- [Excerpted text]
Even accepting the allegations contained in Plaintiff's
complaint as true, the existence of tortious and criminal conduct
alone is not sufficient grounds for piercing the corporate veil.
Pennsylvania courts generally find that "the corporate entity should be
upheld unless specific, unusual circumstances call for the application of
an exception." Zubik v. Zubik, 384 F.2d 267, 273 (3d Cir.
1967). Moreover, they have imposed limitations on the use of the
"equitable doctrine of piercing the corporate veil," declining to apply
it "where the rights of innocent parties are involved and the corporation
is used for a legal purpose, as otherwise the entire theory of the
corporate entity would be made useless." Wicks, 503 Pa. at
620-21. It is not enough, therefore, to allege that illegal or wrongful
activities occurred at a corporation. The corporation itself must have
been organized for the purpose of perpetrating the wrongs or shielding
them when they occur. Plaintiff has not alleged here that Jack D's was
created for an illegal purpose or that it exists to act as a shield for
wrongful conduct or injustice. Therefore, the equitable doctrine of
piercing the corporate veil does not compel us to pierce the corporate
veil in this case.
Although she does not articulate it as such, Plaintiff alternatively,
and indirectly, asserts the "participation theory," under which a
corporate officer can be held individually liable as an actor for
participating in tortious activity. See Wicks, 503 Pa.

- [Exercise instructions]
A - In the passage on piercing the corporate veil, copy the part that opens with the words containing "1967). Moreover, they" and closes with "in this case.", and replace "innocent parties" with "third parties".
B - In the passage on piercing the corporate veil, which case is cited for the view that the corporate entity should be upheld unless specific, unusual circumstances call for an exception?
The material after this point is separate from the passage on piercing the corporate veil.

- [Data section]
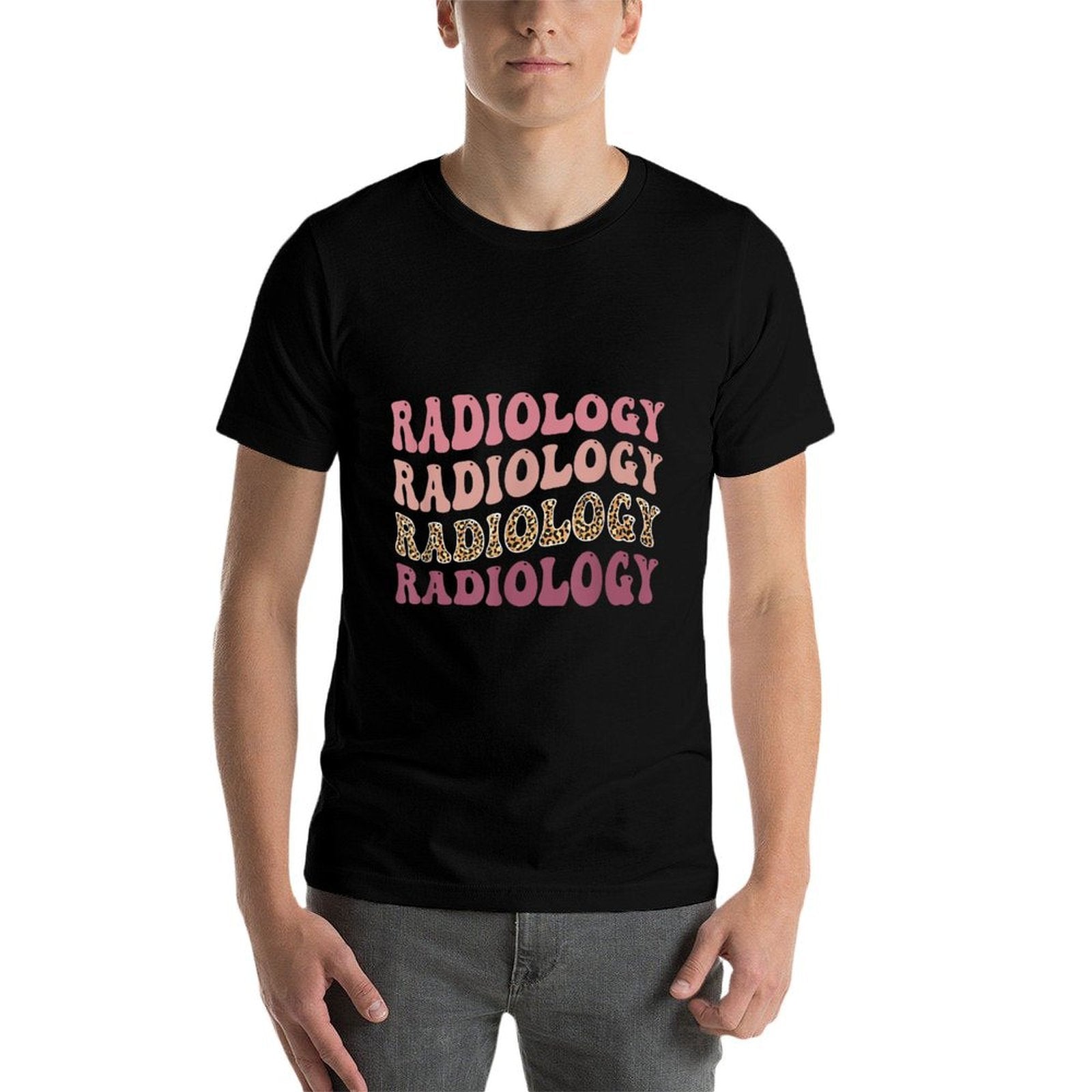Radiology Leopard Technician Xray Tech Boho Nurse Men Women  Durable T-Shirt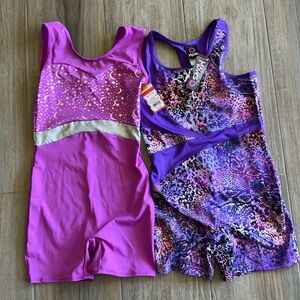 Girls gymnastics leotards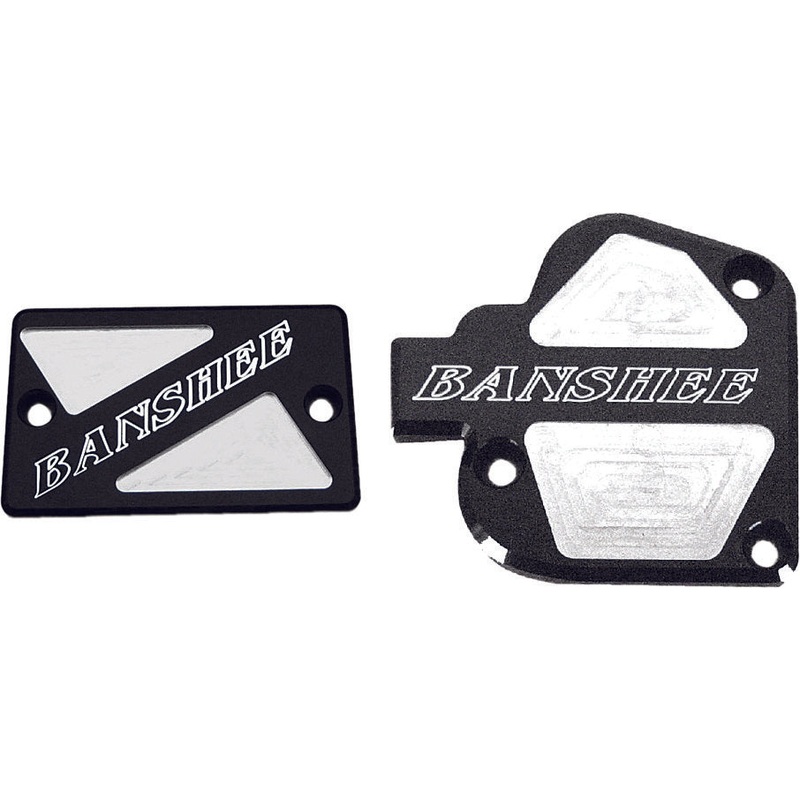 MODQUAD THROTTLE & BRAKE COVER SET BLACK LOGO BANSHEE TSET1-BBLK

- [List of answers]
A -
1967). Moreover, they have imposed limitations on the use of the
"equitable doctrine of piercing the corporate veil," declining to apply
it "where the rights of third parties are involved and the corporation
is used for a legal purpose, as otherwise the entire theory of the
corporate entity would be made useless." Wicks, 503 Pa. at
620-21. It is not enough, therefore, to allege that illegal or wrongful
activities occurred at a corporation. The corporation itself must have
been organized for the purpose of perpetrating the wrongs or shielding
them when they occur. Plaintiff has not alleged here that Jack D's was
created for an illegal purpose or that it exists to act as a shield for
wrongful conduct or injustice. Therefore, the equitable doctrine of
piercing the corporate veil does not compel us to pierce the corporate
veil in this case.

B - Zubik v. Zubik, 384 F.2d 267, 273 (3d Cir. 1967).